• _WHAT TO WORK ON_: Scan the entries for the word "trap". Every line that has it should be copied.

• _PROVIDED DATA_:

§ §

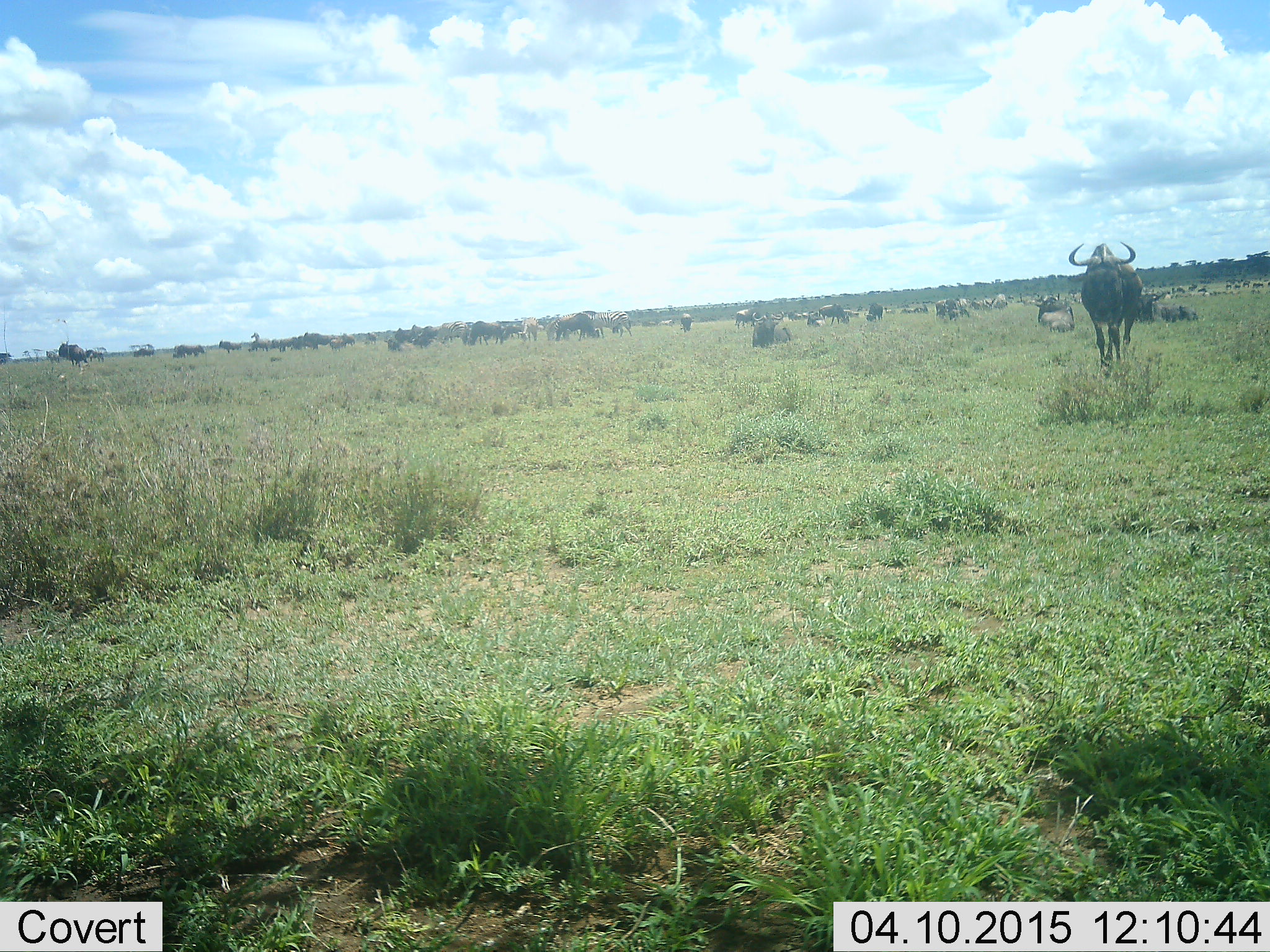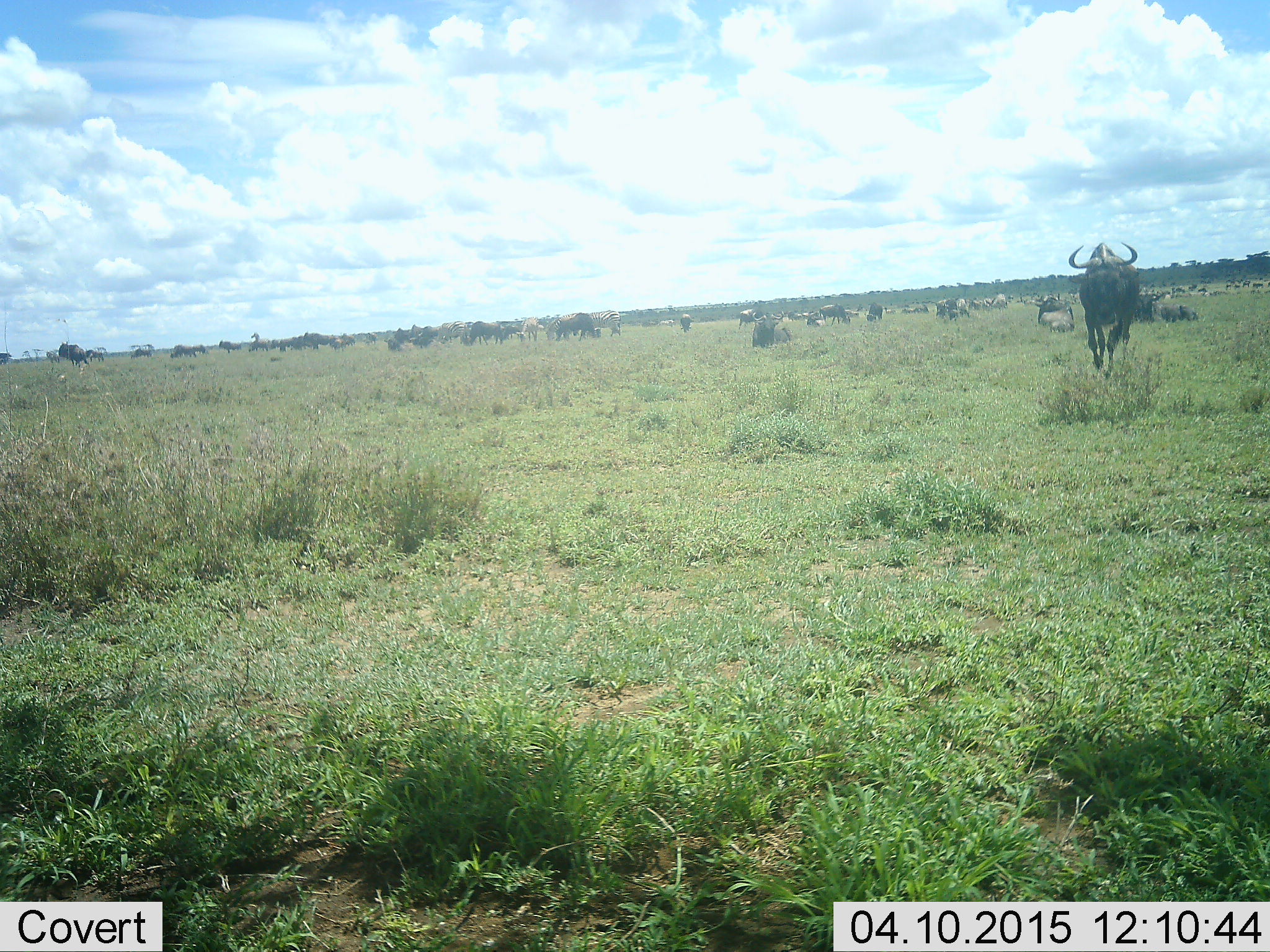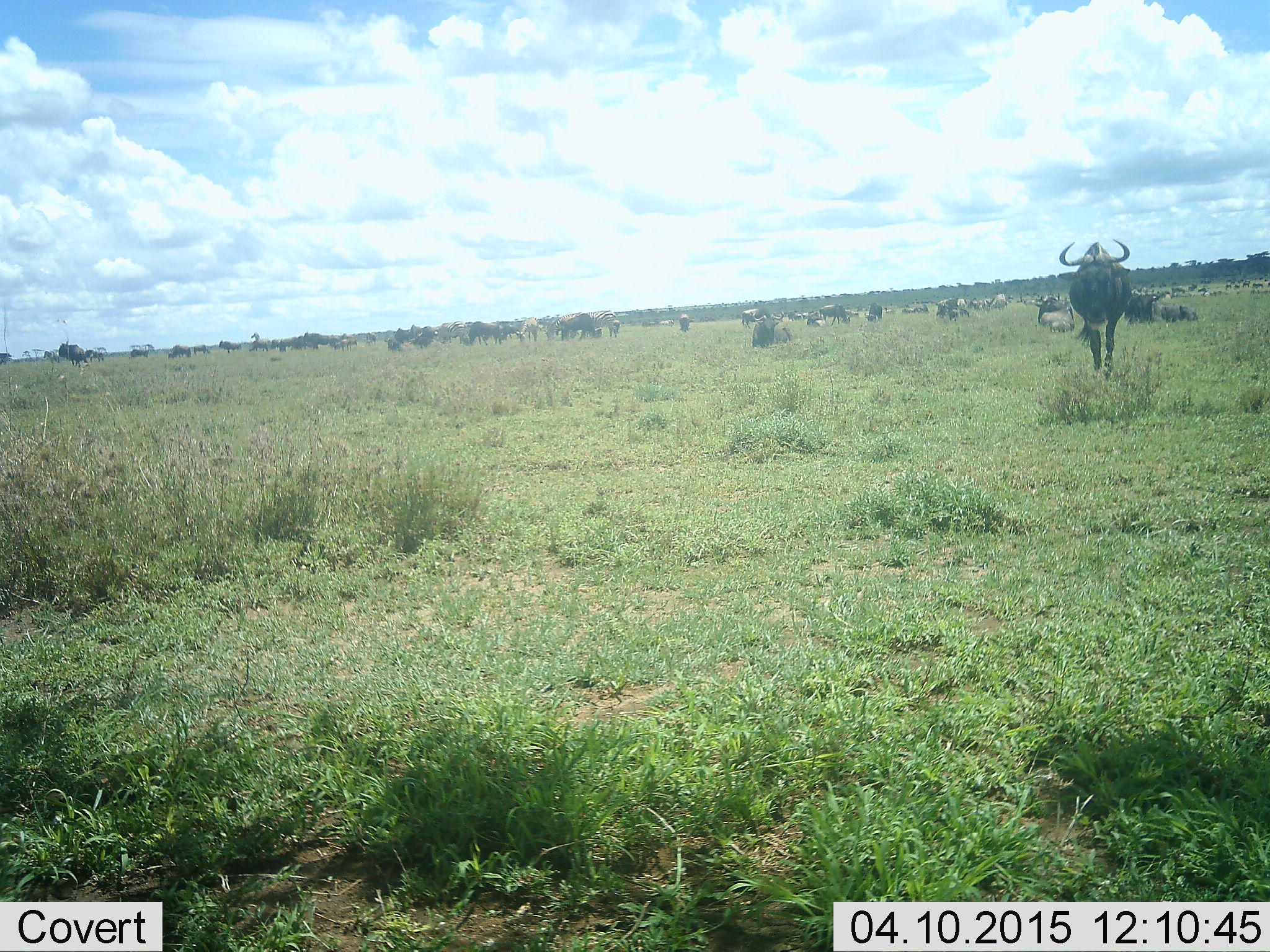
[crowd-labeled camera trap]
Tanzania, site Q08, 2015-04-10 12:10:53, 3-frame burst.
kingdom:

§ §

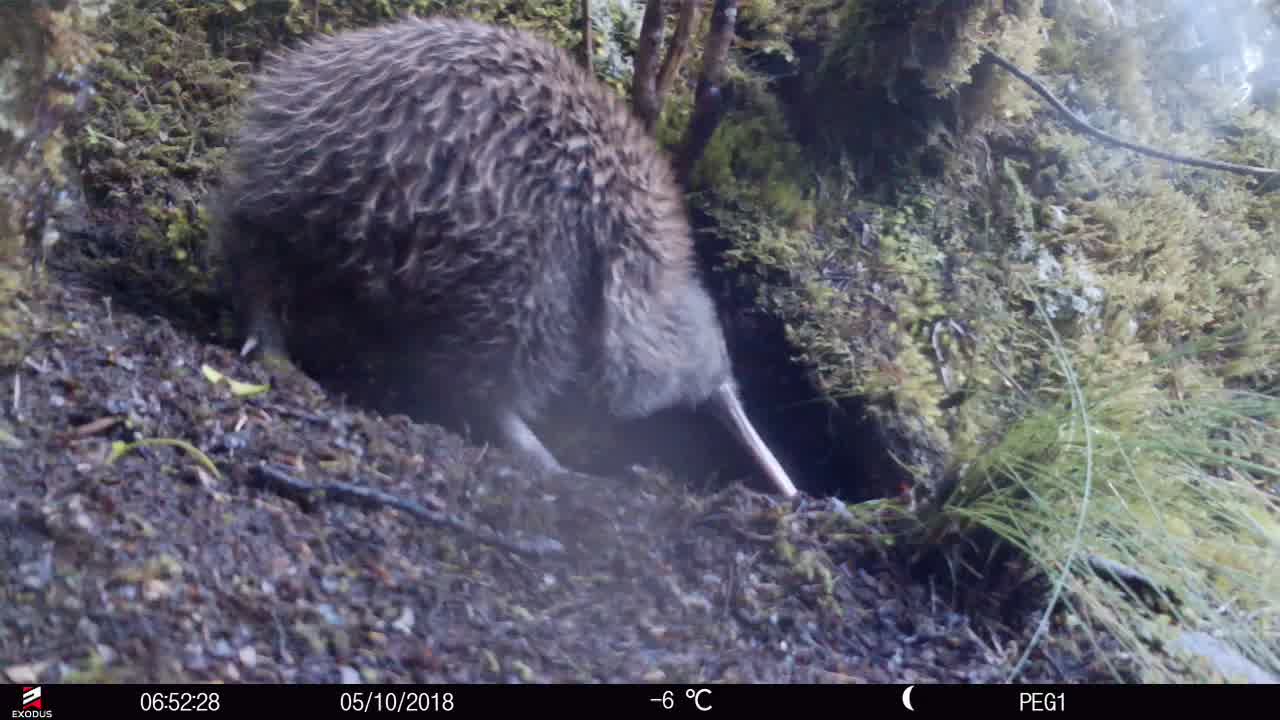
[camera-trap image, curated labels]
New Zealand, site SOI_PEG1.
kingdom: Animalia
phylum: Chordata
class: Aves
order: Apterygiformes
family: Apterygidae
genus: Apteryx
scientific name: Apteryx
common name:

§ §

• _ANSWER TO THE PROBLEM_:
[crowd-labeled camera trap]
[camera-trap image, curated labels]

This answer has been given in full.